● Requirements
1. Answer these from the yellow jasmine rice recipe:
(a) How much turmeric goes into the sauce pot?
(b) How many cups of chicken broth are added?
(c) After the heat is turned off, how long should the rice sit undisturbed?
2. Write out the part of the yellow jasmine rice recipe between "Add 3 cups of" and "I’ve EVER eaten.", inclusive.
3. Extend the yellow jasmine rice recipe past its final sentence.

● Quoted passage
..........

How to Make Yellow Jasmine Rice – Step By Step Photos
Add 2 Tbsp butter, 2 cloves minced garlic, 1 tsp turmeric, 1/4 tsp cumin, and 1/8 tsp cinnamon to a sauce pot.
Sauté the garlic and spices in the butter over medium heat for 1-2 minutes, or just until the garlic has softened.
Add 2 cups of uncooked long-grain jasmine rice to the pot. I use this brand, which can be found in 5 lb. bags, usually on the bottom shelf of either the rice aisle, or the Asian section of major grocery stores.
Stir and cook the rice in the butter and spices for about 2 minutes. This will toast the rice and spices giving them a deeper, nuttier flavor. You should hear a popping or crackling noise as the rice toasts.
Add 3 cups of chicken broth to the pot, along with one bay leaf (if using). I use Better Than Bouillon to make my broth because it’s less expensive than buying cans/boxes of broth and way better quality than the little cubes. It also provides all the salt needed to season the rice.
Give everything a good stir, place a lid on top, and increase the heat to high. Bring it up to a full boil then immediately turn the heat down to low. Let it simmer on low (with the lid) for 20 minutes.
After 20 minutes, turn the heat off and let it sit undisturbed (do not remove the lid) for another 10 minutes. If you’re using a bay leaf, it will probably have floated up to the top and you can remove it at that point. You’ll also see swashes of spices over the surface.
Fluff the Yellow Jasmine Rice with a fork to redistribute all the spices, then serve!
Not kidding. Best rice I’ve EVER eaten.
Need more help with cooking rice? Check out my guide for How to Cook Rice.

..........

Stored records
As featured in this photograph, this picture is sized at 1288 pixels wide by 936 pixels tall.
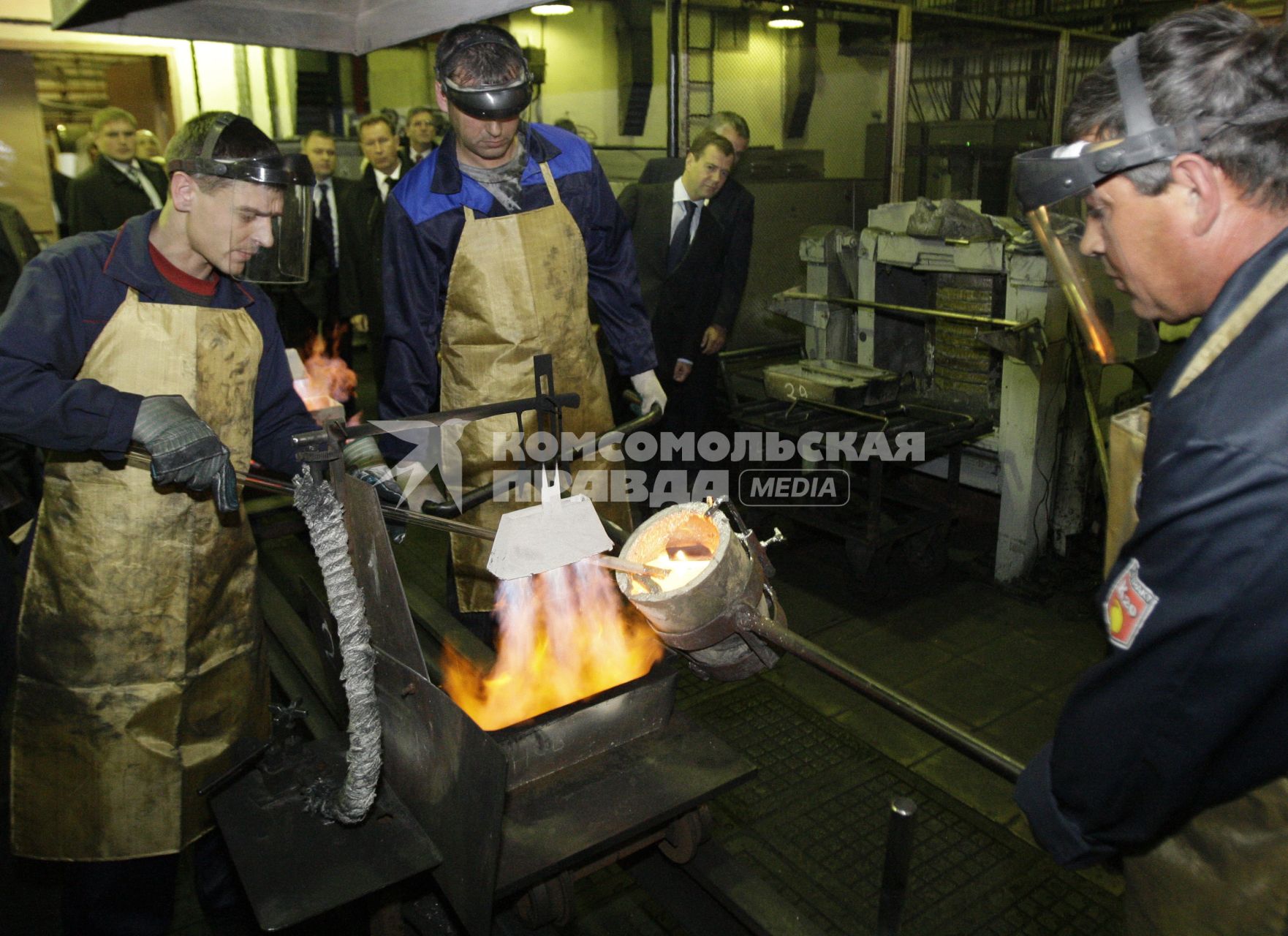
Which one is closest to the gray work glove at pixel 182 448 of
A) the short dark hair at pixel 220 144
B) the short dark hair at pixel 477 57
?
the short dark hair at pixel 220 144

..........

● Results of the tasks
1.
(a) 1 tsp
(b) 3 cups
(c) 10 minutes

2.
Add 3 cups of chicken broth to the pot, along with one bay leaf (if using). I use Better Than Bouillon to make my broth because it’s less expensive than buying cans/boxes of broth and way better quality than the little cubes. It also provides all the salt needed to season the rice.
Give everything a good stir, place a lid on top, and increase the heat to high. Bring it up to a full boil then immediately turn the heat down to low. Let it simmer on low (with the lid) for 20 minutes.
After 20 minutes, turn the heat off and let it sit undisturbed (do not remove the lid) for another 10 minutes. If you’re using a bay leaf, it will probably have floated up to the top and you can remove it at that point. You’ll also see swashes of spices over the surface.
Fluff the Yellow Jasmine Rice with a fork to redistribute all the spices, then serve!
Not kidding. Best rice I’ve EVER eaten.

3.
I’ve tried this with a couple of cloves and cardamom pods and a small handful of raisins, and I’ve been pretty happy with the outcome. (I was using basmati, though…)
My children love this recipe sooo much and it is so easy. I am teaching my daughter to make it.
I will probably mince the garlic, but if I am not available, do you have an estimate of how much bottled pre-minced garlic would be the equivalent of 1/2 T of fresh garlic?
Love your site!
You can just use 1/2 Tbsp of the bottled minced garlic. :) That’s what I used in the original recipe.
I made this last night. It was delicious! had it with some grilled pork chops and sauteed spinach. It was so nice to have rice with so much flavor minus the gravy. Saving a lot of calories this way!
Another good rule of thumb (literally) is place one cup of rice in a pan, gently pour in water or broth (try to disturb the rice as liitle as possible while doing it) until it is about 1″ above the level of the rice. Boil until the water has reached the level of the rice, and then remove it immediately and cover it for 20 minutes. It is one of the best ways to get the “sticky rice” used in many Asian recipes. If you don’t have a basic visual in your head of what an inch looks like, use the first joint of your finger to measure the cold water. It is usually about an inch.
It turns out perfectly every time, but the key is to remove it as as soon as the water has boiled down to the level of the rice!
Yum! This is good enough to eat on its own. Didn’t change a thing–although I might try it with basmati rice in the rice cooker next time!
What is a serving size of rice? thank you
About one cup, once fluffed.
thanks you :) this is yummy
I have made this twice now. I love it! I’ve been getting a lot of leafy greens in my CSA lately, and I just love stir fried greens on top of this rice. It was meant to be. Last night I added scrambled eggs to my bowl. Oh, and of course siracha is always nice.
*sauteed greens
That’s my favorite combo, too! I eat that for breakfast a lot.
Excellent and simple recipe. I searched long and hard for a turmeric seasoned rice recipe. I came across this one and my family loves it. I switched out the butter for oil (health reasons) and it is still really good.
I used this method and all of the same spices with brown basmati rice and it was wonderful!
I did have to cook it twice as long, but I expected a longer cooking time with brown rice and also I’m at 3300 feet elevation.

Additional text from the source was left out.